* _Textauszug_:
Während der nächsten Woche war ich guten Willens, während drei Monaten meinen Dreck selber wegzumachen, sollte nicht ein Wunder geschehen. Am letzten Arbeitstag meiner Parkettpflegerin meinte sie dann so ganz nebenbei, sie hätte eine Vertretung gefunden. Lila, die Tochter ihrer Freundin, eine junge Portugiesin mit ausgezeichneten Zeugnissen, könne sofort anfangen.  2 Stunden später erschien Lila zum Vorstellungsgespräch. Eine nette, gepflegte junge Frau, hübsch angezogen und mit Auto. Sie kann putzen, bügeln und kochen. Perfekt!

 

Am darauf folgenden Montag begann ihr erster Arbeitstag. Alles war bestens und ich übergab ihr sofort den Hausschlüssel, damit sie morgens, wenn sie um 7 Uhr anfängt, nicht die ganze Familie aus dem Bett klingeln muss.

 

Dienstag benutzte sie diesen Schlüssel auch, machte aber um 7:05 Uhr so einen Krach beim Staubsaugen, dass jeder wach wurde, was in der Ferienzeit von keinem Familienmitglied erwünscht wird.

 

Also wies ich sie darauf hin, dass sie bitte, wie abgesprochen, morgens mit dem Waschen und Bügeln beginnen sollte und vor 9 Uhr keinen Krach machen möchte, da wir Ferien haben und  gerne lange schlafen.

 

Mittwoch morgen, 6.55 Uhr klingelt es Sturm!!!

 

Lila hat den Hausschlüssel vergessen!

 

Nun gut, das kann jedem mal passieren.

 

Donnerstag morgen, 6.51 Uhr klingelt es Sturm!!!

 

Lila hat den Hausschlüssel vergessen!

 

Nun gut, das kann jedem mal passieren, aber BITTE nicht noch mal!

 

Freitag morgen, 6.49 Uhr klingelt es Sturm!!!

 

Lila hat nicht nur den Hausschlüssel vergessen, sondern auch ihre Handtasche.

Und ob sie mal telefonieren könnte? 20 Minuten hat das Telefongespräch

gedauert. Sie schimpfte und tobte so laut, dass kein Mitglied meiner Familie dabei schlafen konnte.

 

Ich stand, mühsam an meine Kaffeetasse geklammert, in der Küche und lauschte dem portugiesischen Gefluche.

 

Dann kochte sich Lila einen Kaffee, trank den in aller  Ruhe aus und begann mit lautem Gedöns die Spülmaschine auszuräumen. Während ich noch nach rechnete, dass ich sie jetzt eine halbe Stunde für´s Nichtstun bezahlen müsste, meinte sie plötzlich zu mir: „Sie sehen müde aus! Gehen Sie wieder ins Bett!“

 

Das sagte sie sehr langsam und laut in gut akzentuiertem französisch, der Sprache, in der wir miteinander kommunizieren. Dabei benutzte sie die Handbewegungen der Gebärdensprache und tat so, als wäre ich nicht nur geistig unterbelichtet sondern auch taub!

* _Angezeigte Daten_:

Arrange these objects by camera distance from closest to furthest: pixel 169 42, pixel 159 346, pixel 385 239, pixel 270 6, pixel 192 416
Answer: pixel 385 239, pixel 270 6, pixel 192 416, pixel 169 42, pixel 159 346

* _Aufgabe_:
Schreib die Erzählung über die Haushaltshilfe Lila im Anschluss an ihren letzten Satz weiter.

* _Schriftliche Antwort_:
 

Ich bin, wie sich wohl jeder denken kann, ein Morgenmuffel und vor 12 Uhr mittags pflege ich keine Konversation. Also drehte ich mich wortlos um und widmete mich meinem Computer, dessen beste Eigenschaft das Schweigen ist.

 

Nun arbeitet Lila seit 3 Wochen bei mir. In der Zeit hat sie 3 x den Hausschlüssel vergessen, 5 x hat sie sich ausgesperrt, als die den Müll rausbrachte und die Haustür hinter sich zu zog, 10 x pro Tag geht sie mindestens 5 Minuten auf´s Gästeklo neben der Küche und lässt danach den Klodeckel oben und die Tür auf. 10 x am Tag sage ich ihr, sie möchte bitte  den Klodeckel runter machen und die Tür schliessen. 10 x am Tag rechne ich nach, wie viel Minuten sie nicht arbeitet, die ich bezahlen muss: 50 Minuten am Tag für Klobesuche, Kaffeepause nicht mitgerechnet, auch nicht die diversen Telefonate die sie auf ihrem Handy führt, bei einem Stundenlohn von netto 12 Euro.

 

Ich könnte jetzt noch eine Liste machen von den Dingen, die sie in den 3 Wochen kaputt gemacht hat: 2 Glasaschenbecher, drei Weingläser, ein Teil vom Staubsaugergriff,  ein Dampfbügeleisen, drei Hemden vom General (die haben Flecken von der Bügelstärke, die nicht mehr rausgehen beim Waschen)

 

Und nun noch eine Liste von Dingen, die sie  macht, obwohl sie es NICHT machen soll:

Staubsauger sollen nicht morgens um 7 Uhr mitten im Wohnzimmer mit ausgezogenem Kabel auf dem Teppich liegen, damit sie ab 9 Uhr saugen kann. Mit Wasser gefüllte Putzeimer und Schrubber sollen nicht mitten in der Küche stehen, während sie in der Waschküche bügelt.

Putzlappen und diverse Flaschen mit Reinigungsprodukten sollen weder auf dem Küchentisch stehen, noch auf dem Glastisch im Esszimmer und schon gar nicht auf dem Wohnzimmertisch oder auf der Treppe. Sie sollen nirgendwo stundenlang rumstehen, sondern im Putzmittelschrank bleiben, bis sie benutzt werden! Volle Mülleimerbeutel sollen so lange im Mülleimer bleiben, bis sie in die Tonne befördert werden und nicht im Flur vor der Einganstür von kurz nach 7 Uhr bis mittags um 12 Uhr den Durchgang versperren.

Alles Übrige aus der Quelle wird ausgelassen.